Puerto Rico. (i) Subject to Sections 9.1(a)(ii), Parent will cause Company PR, SMART Modular Technologies (P.R.), Inc., a California corporation and a wholly-owned subsidiary of the Company (“Company PR California”) and any other relevant Company Entity to transfer and assign to Solectron Puerto Rico Limited, a limited liability company organized under the laws of the Cayman Islands and a wholly-owned subsidiary of Parent GH (“Puerto Rico NewCo”), for nominal consideration, all of the assets and Liabilities relating to Company PR’s Mayaguez, Puerto Rico and Aguadilla, Puerto Rico facilities including, without limitation, all rights and Liabilities of Company PR arising from or in connection with the HP CMA. All assets and Liabilities relating to the Aguada, Puerto Rico and the Dominican Republic facilities will remain with Company PR as of the date hereof.

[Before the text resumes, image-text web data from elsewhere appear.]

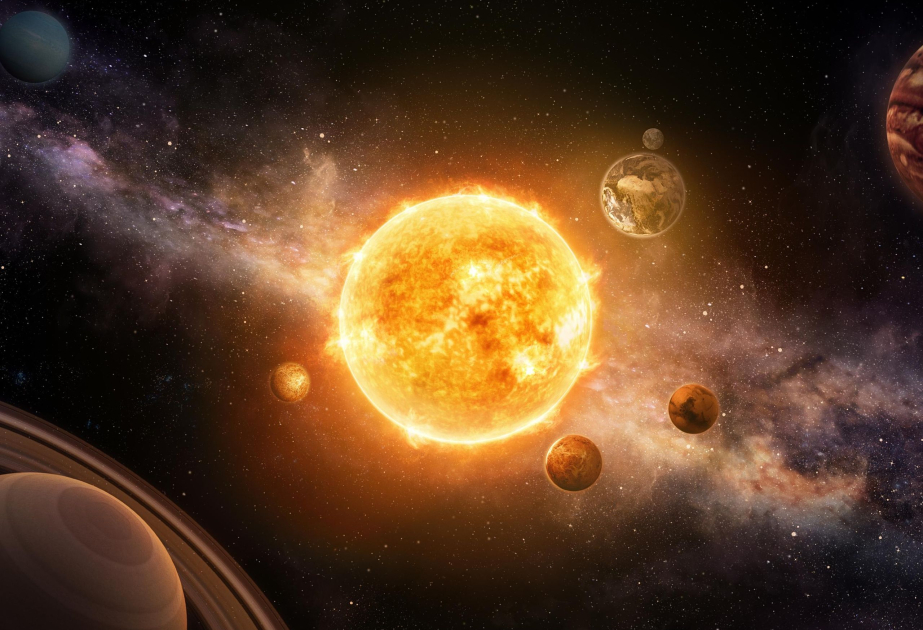 Astronomlar: Kükürdlə boğulmuş atmosferə malik yad planet cəhənnəm mənzərəsini əks etdirir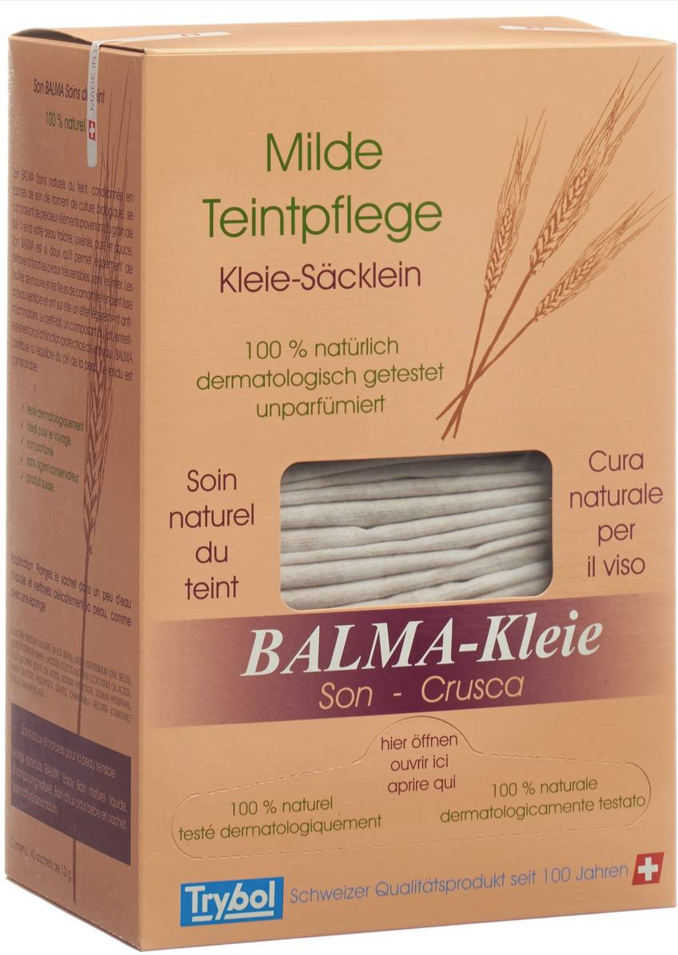 Balma-Kleie Milde Teintpflege Kleie-Säcklein (40x12g)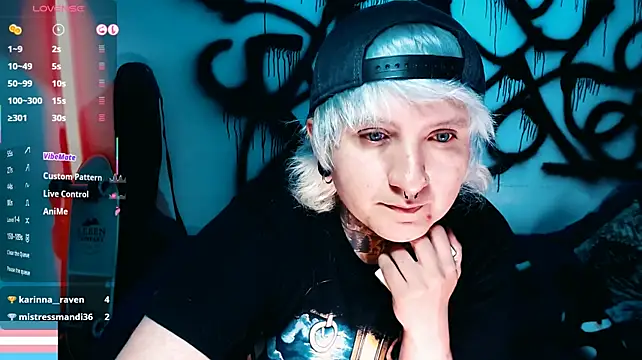 Pokazy przed kamerką – Marieblueeyes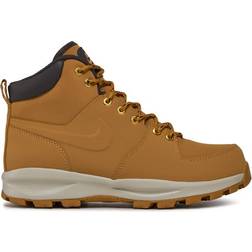 Nike Manoa Leather Boot Kängor Och Boots - Brun/Gul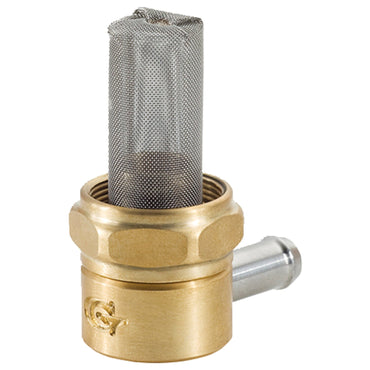 Golan lavprofil tanktilslutning 22 mm, messing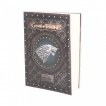Petit journal intime Stark Game of Thrones - Winter is Coming + boite et pochette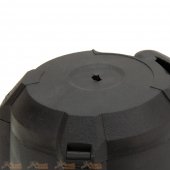 1000 rounds electric drum magazine ak airsoft aeg black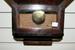Terry Clock Co, Octagon Drop Walnut Wall Clock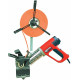 Holzmann Plaqueuse de chant pré-encollé (50°C-610°C/2000W) KAM50M_230V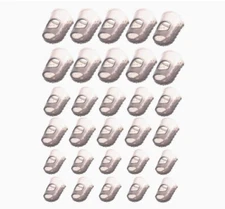 Guitar Silicone Finger Guards 3 Sizes 30 Pieces (Gray)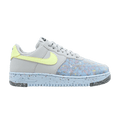 Nike Air Force 1 Crater Pure Platinum Barely Volt (Women's)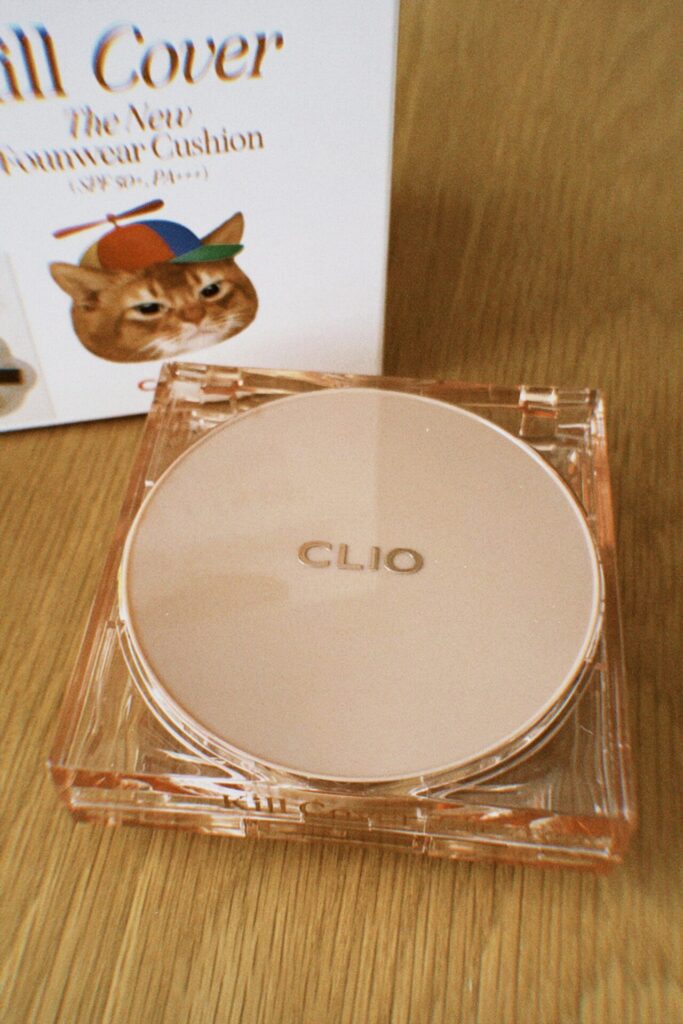 クリオ(CLIO)キルカバー ザ・ニューファンウェアクッション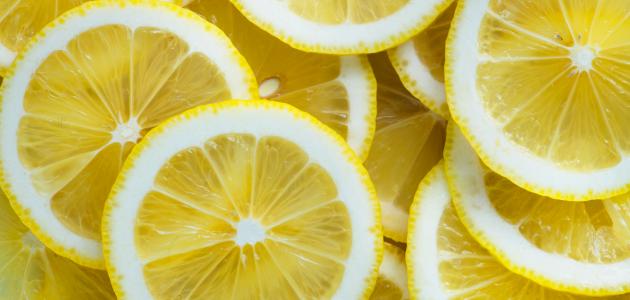 صورة كيفية تجميد الليمون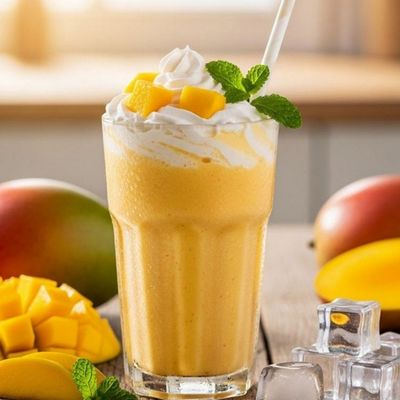 mango milkshake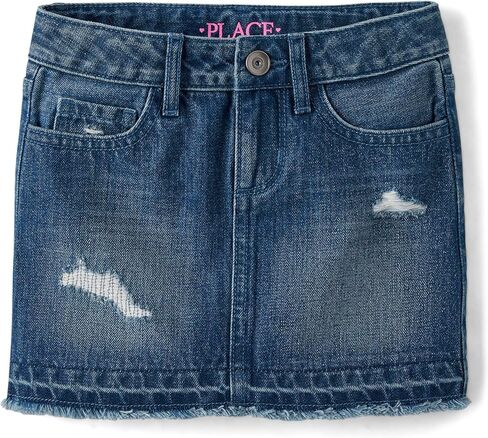 The Children's Place Girls Everyday Denim Skirts and Skorts in Kuwait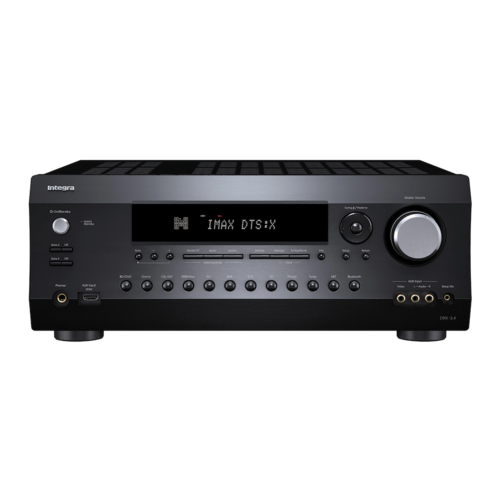 Integra Integra DRX-3.4 9.2-Channel Network AV Receiver - Zwart Integra Integra DRX-3.4 9.2-Channel Network AV Receiver - Zwart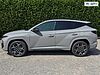 Hyundai TUCSON 1.6 h T-GDi N Line S SUV 5dr Petrol Hybrid Auto Euro 6 (s/s) (230 ps) Grey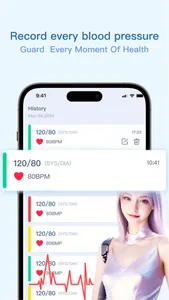Bloodpress Mate- Heart Tracker screenshot 2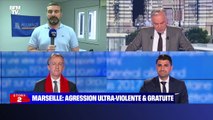 Story 8 : Agression ultra violente et gratuite à Marseille - 01/06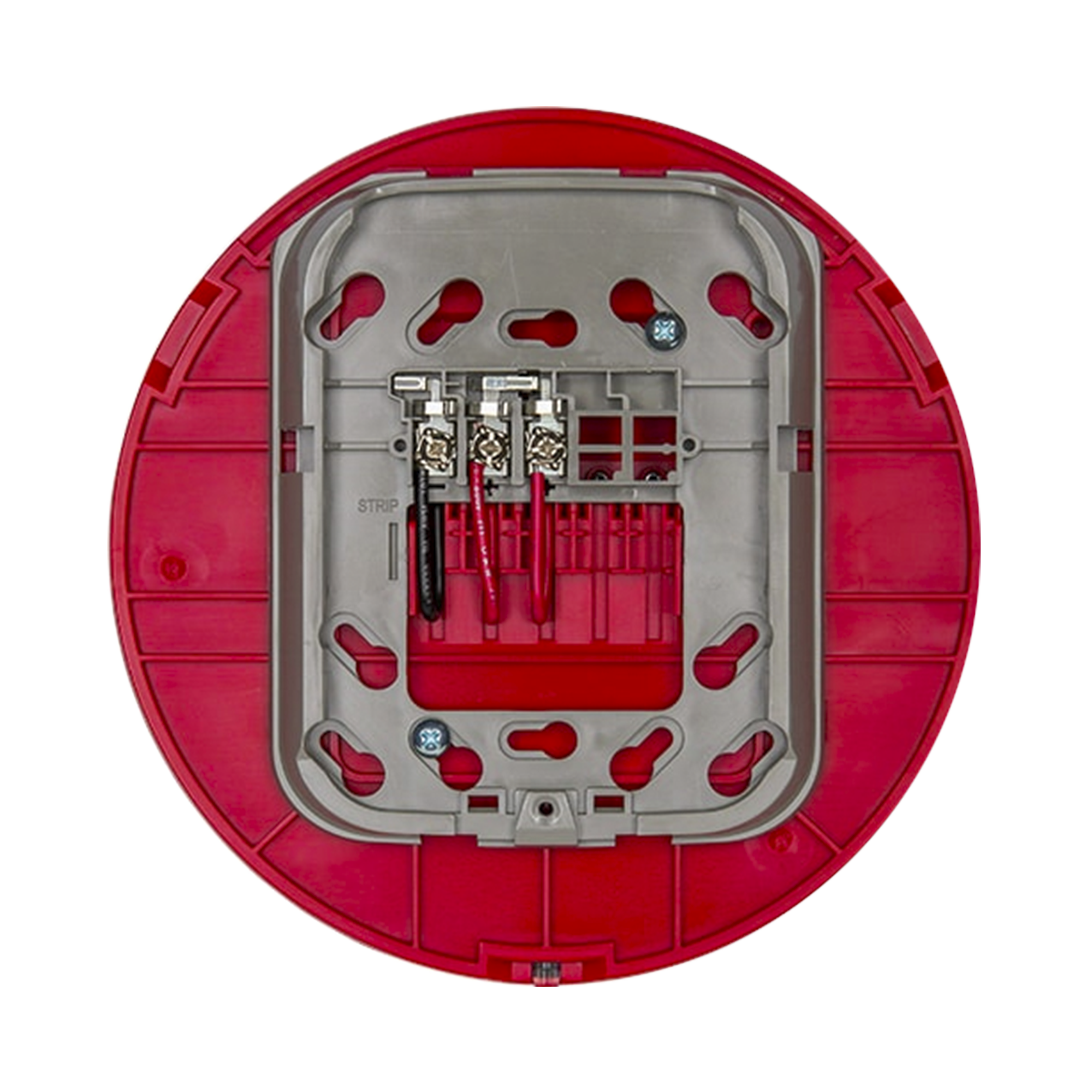 Base inalámbrica Direccionable Fire-Lite | Montaje en Techo | Color Rojo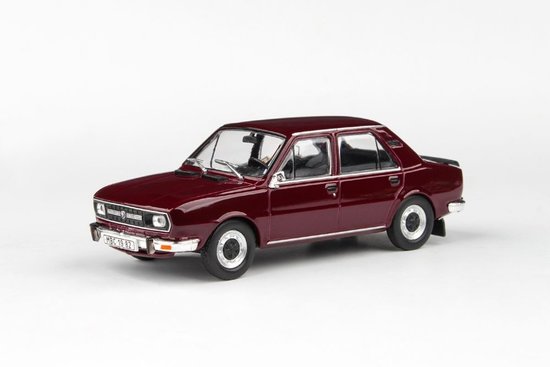 Skoda 120L (1982)  - Red Maron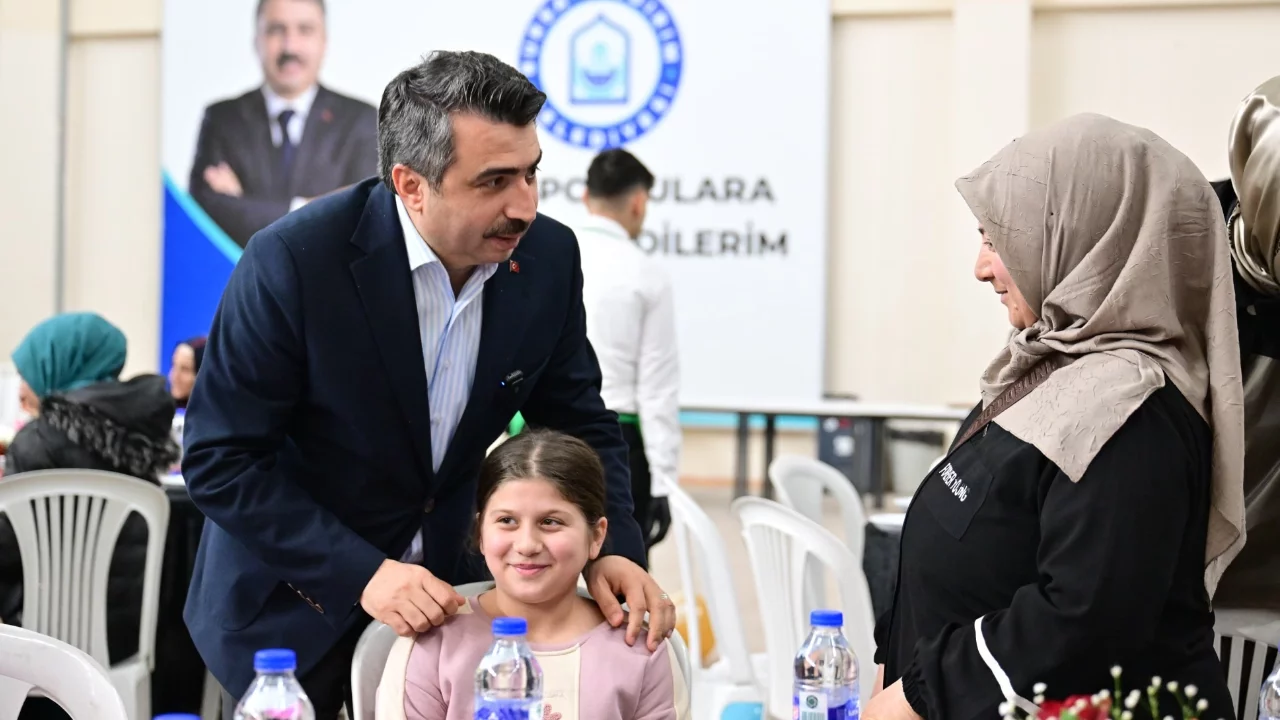 Bursa Yıldırım Belediyesi'nden şefkat iftarı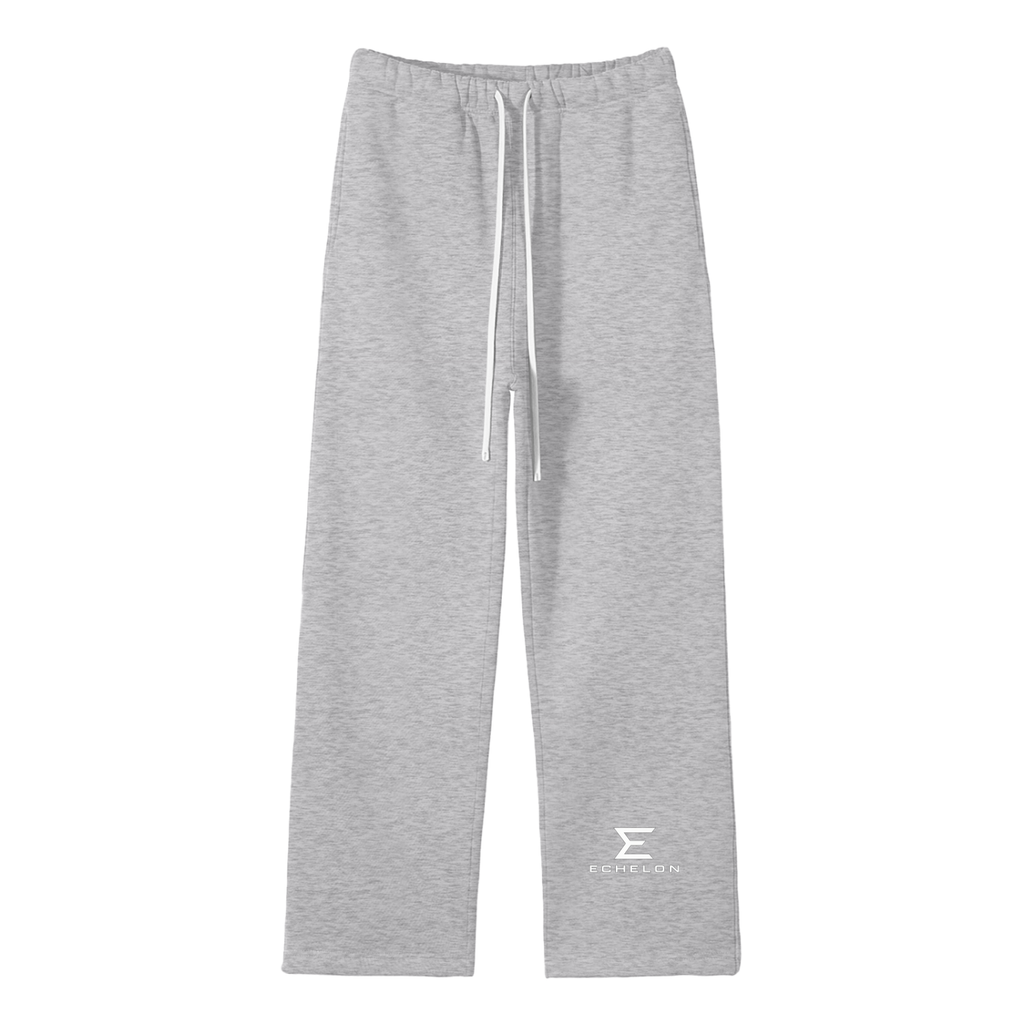 Echelon S1 " Black Cube Collection" Fleece Straight Leg Pants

The individuals set forth on Schedule 9.1(a)(i) are employees of the Company Entities as of the date hereof. (ii) Parent will cause Company PR, Company PR California and any other relevant Company Entity to transfer and assign, for nominal consideration, the leases for the Mayaguez and Aguadilla facilities listed on Section 2.12 of the Company Disclosure Schedule (the “Mayaguez and Aguadilla Leases”) (but excluding, however, any Liabilities of Company PR under the Transition Services Agreement and agreements entered into in conjunction with the Transition Services Agreement); provided, however, that in the event the assignment and transfer of the Mayaguez and Aguadilla Leases is not completed by the Closing, and subject to the terms of the Transition Services Agreement, Parent shall assume all Liabilities, and pay for and perform all obligations under the Mayaguez and Aguadilla Leases (the “PR Lease Obligations”) until the assignment and transfer of such leases is effective. Parent will at Closing enter into an agreement, in form acceptable to Buyers, acknowledging its obligation to remain liable for the PR Lease Obligations if the assignments of the Mayaguez and Aguadilla Leases are not effective as of the Closing.